* **Stored rows**:
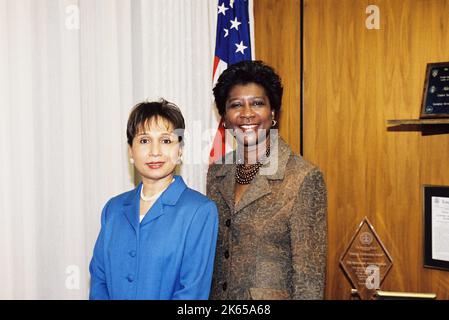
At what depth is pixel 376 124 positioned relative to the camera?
2.54m

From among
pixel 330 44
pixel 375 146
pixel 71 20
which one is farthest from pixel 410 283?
pixel 71 20

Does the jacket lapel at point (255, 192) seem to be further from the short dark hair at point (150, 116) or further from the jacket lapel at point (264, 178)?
the short dark hair at point (150, 116)

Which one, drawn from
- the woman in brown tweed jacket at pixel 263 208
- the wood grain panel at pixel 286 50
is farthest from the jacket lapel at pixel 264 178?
the wood grain panel at pixel 286 50

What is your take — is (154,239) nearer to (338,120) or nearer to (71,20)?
(71,20)

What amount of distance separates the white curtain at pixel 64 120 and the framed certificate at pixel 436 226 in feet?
4.94

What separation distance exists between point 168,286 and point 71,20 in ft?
4.37

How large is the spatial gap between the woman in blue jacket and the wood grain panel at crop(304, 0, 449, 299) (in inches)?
44.7

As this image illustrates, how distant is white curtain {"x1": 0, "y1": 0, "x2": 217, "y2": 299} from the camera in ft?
6.85

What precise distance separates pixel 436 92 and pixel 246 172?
1.08m

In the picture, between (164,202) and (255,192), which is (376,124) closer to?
(255,192)

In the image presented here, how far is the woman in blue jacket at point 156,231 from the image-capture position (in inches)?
65.5

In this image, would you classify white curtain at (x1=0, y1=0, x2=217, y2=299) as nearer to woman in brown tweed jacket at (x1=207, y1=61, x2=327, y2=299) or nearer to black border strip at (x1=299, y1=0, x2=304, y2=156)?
woman in brown tweed jacket at (x1=207, y1=61, x2=327, y2=299)

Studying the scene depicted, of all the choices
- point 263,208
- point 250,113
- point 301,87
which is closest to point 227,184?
point 263,208

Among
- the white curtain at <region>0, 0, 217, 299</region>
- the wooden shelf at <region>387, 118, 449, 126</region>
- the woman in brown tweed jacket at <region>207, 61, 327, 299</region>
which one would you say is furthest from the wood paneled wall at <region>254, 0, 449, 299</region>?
the white curtain at <region>0, 0, 217, 299</region>
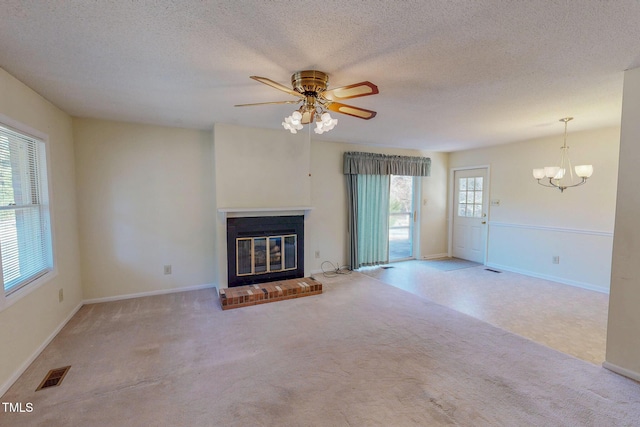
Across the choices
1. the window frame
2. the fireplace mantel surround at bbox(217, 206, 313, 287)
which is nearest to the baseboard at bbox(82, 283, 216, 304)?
the fireplace mantel surround at bbox(217, 206, 313, 287)

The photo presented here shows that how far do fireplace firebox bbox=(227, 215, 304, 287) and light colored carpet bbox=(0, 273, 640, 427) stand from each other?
812 millimetres

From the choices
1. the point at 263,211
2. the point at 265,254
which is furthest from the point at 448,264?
the point at 263,211

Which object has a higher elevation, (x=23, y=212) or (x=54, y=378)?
(x=23, y=212)

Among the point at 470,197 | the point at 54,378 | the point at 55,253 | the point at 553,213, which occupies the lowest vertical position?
the point at 54,378

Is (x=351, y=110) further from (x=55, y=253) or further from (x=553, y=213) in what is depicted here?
(x=553, y=213)

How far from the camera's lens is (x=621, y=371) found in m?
2.23

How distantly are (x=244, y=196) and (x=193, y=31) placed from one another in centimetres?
257

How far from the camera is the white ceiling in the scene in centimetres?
148

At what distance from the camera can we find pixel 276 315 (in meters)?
3.32

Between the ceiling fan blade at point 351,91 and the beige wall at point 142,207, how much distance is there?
2677 mm

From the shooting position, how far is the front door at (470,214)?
5773 millimetres

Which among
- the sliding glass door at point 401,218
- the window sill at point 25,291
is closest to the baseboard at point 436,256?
the sliding glass door at point 401,218

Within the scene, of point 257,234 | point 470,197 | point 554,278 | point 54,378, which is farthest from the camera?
point 470,197

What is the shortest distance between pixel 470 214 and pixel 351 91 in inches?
201
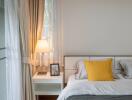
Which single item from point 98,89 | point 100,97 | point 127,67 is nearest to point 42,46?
point 98,89

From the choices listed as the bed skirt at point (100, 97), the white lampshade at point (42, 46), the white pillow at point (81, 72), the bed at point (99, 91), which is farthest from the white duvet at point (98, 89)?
the white lampshade at point (42, 46)

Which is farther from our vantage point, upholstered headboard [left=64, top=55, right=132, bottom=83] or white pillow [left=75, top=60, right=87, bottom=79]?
upholstered headboard [left=64, top=55, right=132, bottom=83]

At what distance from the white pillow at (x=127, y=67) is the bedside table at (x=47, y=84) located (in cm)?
110

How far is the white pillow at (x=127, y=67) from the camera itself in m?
3.66

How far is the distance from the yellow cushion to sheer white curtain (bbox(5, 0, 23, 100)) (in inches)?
43.1

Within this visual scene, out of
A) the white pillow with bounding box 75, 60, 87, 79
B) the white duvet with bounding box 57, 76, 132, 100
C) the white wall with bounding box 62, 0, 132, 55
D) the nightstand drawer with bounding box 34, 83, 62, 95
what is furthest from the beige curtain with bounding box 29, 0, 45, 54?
the white duvet with bounding box 57, 76, 132, 100

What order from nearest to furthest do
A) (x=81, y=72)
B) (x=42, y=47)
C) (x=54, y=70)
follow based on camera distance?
(x=81, y=72), (x=42, y=47), (x=54, y=70)

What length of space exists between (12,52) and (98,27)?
1839mm

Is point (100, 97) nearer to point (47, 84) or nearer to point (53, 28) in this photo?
point (47, 84)

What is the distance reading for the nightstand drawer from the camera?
3822 millimetres

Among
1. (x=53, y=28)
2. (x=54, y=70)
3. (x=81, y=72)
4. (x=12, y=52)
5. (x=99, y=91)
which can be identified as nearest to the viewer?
(x=99, y=91)

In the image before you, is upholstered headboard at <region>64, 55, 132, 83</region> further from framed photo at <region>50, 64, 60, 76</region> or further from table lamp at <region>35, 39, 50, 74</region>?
table lamp at <region>35, 39, 50, 74</region>

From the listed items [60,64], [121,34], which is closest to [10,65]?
[60,64]

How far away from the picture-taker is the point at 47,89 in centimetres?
394
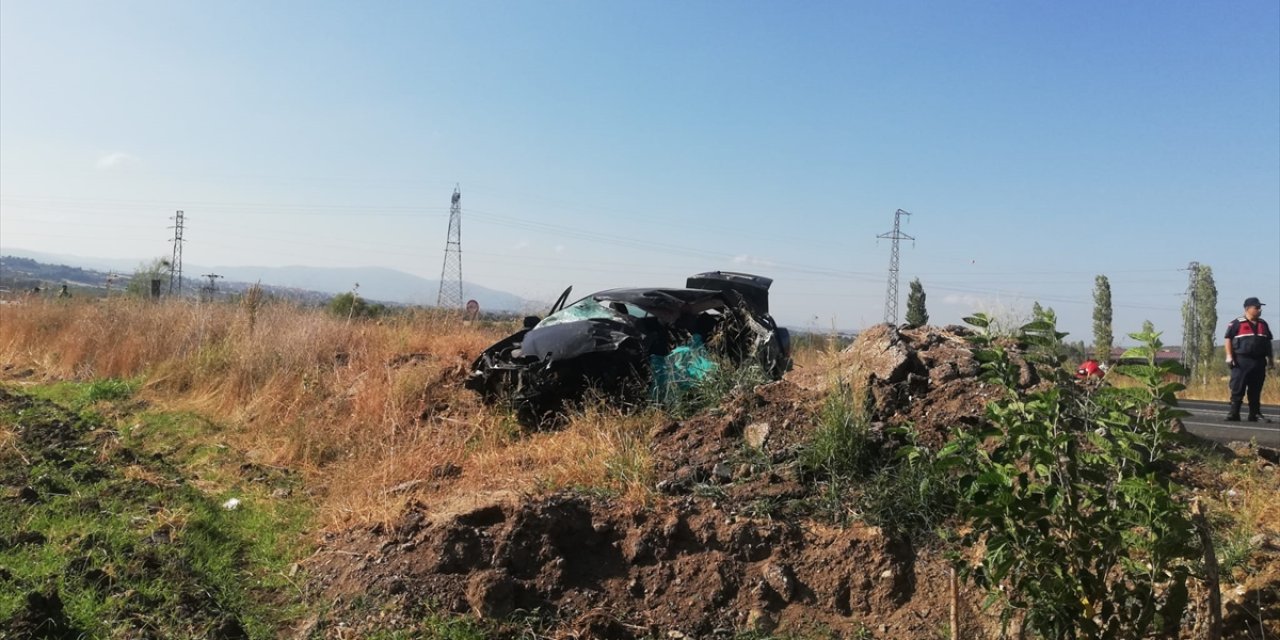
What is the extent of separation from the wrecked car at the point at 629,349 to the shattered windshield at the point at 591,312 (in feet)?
0.03

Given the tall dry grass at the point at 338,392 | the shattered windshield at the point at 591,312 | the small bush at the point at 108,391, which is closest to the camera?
the tall dry grass at the point at 338,392

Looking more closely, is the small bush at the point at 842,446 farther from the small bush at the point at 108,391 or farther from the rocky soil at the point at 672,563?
the small bush at the point at 108,391

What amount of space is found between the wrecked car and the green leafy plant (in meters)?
3.88

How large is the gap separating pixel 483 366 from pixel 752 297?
3.18 metres

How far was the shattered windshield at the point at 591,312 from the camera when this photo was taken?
300 inches

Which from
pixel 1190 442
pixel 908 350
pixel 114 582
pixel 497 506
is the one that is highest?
pixel 908 350

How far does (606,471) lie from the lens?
4.92 m

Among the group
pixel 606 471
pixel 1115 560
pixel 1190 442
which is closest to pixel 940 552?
pixel 1115 560

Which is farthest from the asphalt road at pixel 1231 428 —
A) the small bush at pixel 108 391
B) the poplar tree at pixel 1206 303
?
the poplar tree at pixel 1206 303

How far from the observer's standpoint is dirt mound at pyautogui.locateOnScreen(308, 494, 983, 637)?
3.53 metres

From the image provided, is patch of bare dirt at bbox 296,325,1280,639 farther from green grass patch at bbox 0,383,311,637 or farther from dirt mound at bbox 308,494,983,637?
green grass patch at bbox 0,383,311,637

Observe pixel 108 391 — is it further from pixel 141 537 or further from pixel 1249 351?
pixel 1249 351

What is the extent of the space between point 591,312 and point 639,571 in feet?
13.9

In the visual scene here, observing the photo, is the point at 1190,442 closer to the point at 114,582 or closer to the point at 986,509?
the point at 986,509
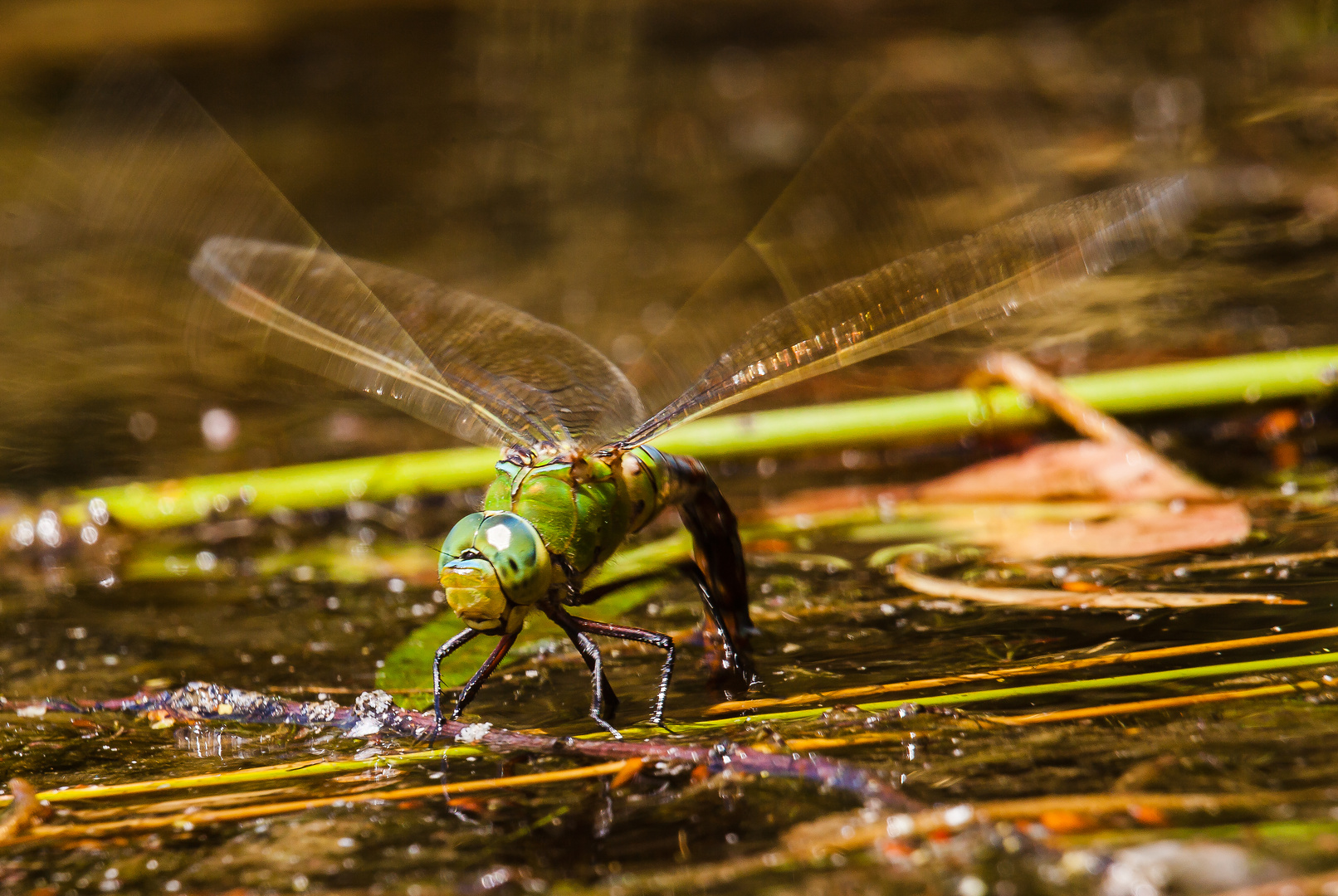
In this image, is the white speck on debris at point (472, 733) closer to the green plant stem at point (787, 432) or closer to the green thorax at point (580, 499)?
the green thorax at point (580, 499)

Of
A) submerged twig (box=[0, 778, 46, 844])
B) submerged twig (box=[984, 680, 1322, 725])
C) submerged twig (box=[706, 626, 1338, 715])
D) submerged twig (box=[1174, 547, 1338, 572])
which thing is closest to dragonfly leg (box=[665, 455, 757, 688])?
submerged twig (box=[706, 626, 1338, 715])

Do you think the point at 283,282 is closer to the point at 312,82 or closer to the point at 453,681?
the point at 453,681

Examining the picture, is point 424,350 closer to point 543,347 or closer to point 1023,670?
point 543,347

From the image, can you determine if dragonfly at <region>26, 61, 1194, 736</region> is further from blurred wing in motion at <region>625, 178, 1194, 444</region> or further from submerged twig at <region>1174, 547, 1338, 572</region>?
submerged twig at <region>1174, 547, 1338, 572</region>

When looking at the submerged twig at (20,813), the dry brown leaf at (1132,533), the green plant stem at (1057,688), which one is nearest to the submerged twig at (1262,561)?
the dry brown leaf at (1132,533)

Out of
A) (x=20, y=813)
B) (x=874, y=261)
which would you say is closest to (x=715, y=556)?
(x=20, y=813)

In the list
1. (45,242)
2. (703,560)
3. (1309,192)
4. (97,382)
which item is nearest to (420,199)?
(45,242)
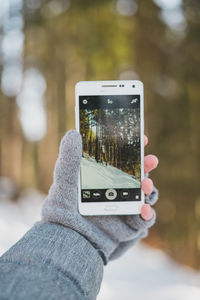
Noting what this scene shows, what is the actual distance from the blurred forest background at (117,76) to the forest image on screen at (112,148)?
5.23 feet

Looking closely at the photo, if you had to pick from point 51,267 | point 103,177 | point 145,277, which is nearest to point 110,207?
point 103,177

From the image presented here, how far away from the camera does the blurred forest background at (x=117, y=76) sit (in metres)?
2.52

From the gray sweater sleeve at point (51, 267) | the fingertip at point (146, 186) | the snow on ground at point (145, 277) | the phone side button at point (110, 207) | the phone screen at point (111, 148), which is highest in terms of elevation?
the phone screen at point (111, 148)

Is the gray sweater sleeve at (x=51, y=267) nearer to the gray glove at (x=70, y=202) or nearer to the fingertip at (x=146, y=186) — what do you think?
the gray glove at (x=70, y=202)

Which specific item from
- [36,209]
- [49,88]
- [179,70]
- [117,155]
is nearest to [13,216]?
[36,209]

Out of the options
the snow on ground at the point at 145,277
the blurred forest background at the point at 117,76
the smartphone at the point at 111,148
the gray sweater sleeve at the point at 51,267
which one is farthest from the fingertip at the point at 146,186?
the blurred forest background at the point at 117,76

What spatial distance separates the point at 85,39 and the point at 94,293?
334cm

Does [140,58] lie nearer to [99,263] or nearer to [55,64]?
[55,64]

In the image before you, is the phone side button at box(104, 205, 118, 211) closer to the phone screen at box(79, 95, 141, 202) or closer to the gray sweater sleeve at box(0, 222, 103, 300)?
the phone screen at box(79, 95, 141, 202)

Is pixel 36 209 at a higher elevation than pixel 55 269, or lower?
lower

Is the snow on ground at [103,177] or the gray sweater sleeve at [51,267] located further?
the snow on ground at [103,177]

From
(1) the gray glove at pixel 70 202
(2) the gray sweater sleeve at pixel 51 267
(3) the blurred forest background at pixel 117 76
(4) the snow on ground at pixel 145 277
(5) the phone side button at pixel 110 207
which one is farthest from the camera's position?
(3) the blurred forest background at pixel 117 76

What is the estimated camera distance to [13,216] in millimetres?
3965

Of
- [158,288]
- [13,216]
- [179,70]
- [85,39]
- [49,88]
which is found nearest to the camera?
[158,288]
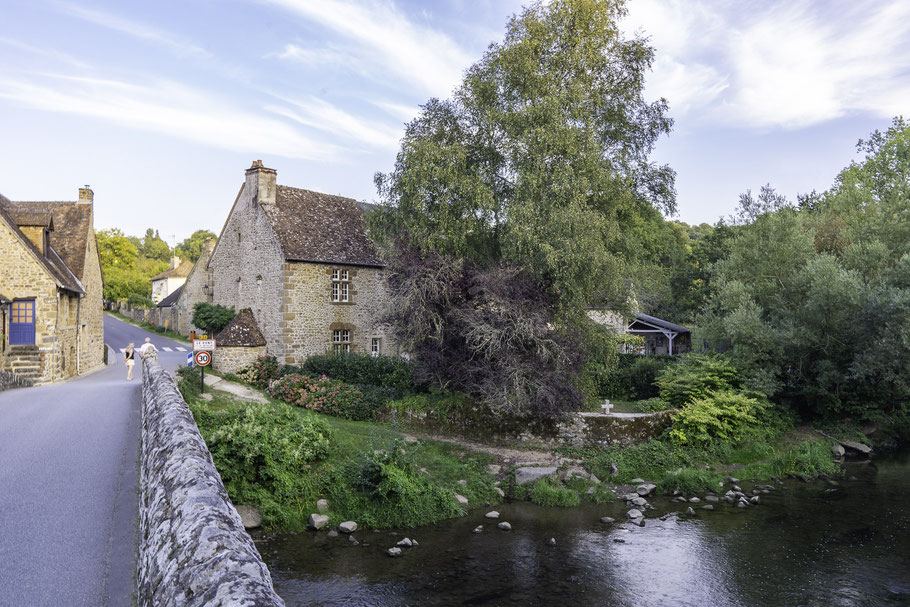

* **Stated goal**: Copy out the listing word for word, beginning at the line that has "What is the estimated" and continuing through the end of the listing, omitting any pictures.

* **Solution to this task**:
What is the estimated camera distance to [13,216] in millimetres?
3965

Of
- [158,288]
- [13,216]
- [179,70]
- [85,39]
- [49,88]
which is found nearest to the camera?
[158,288]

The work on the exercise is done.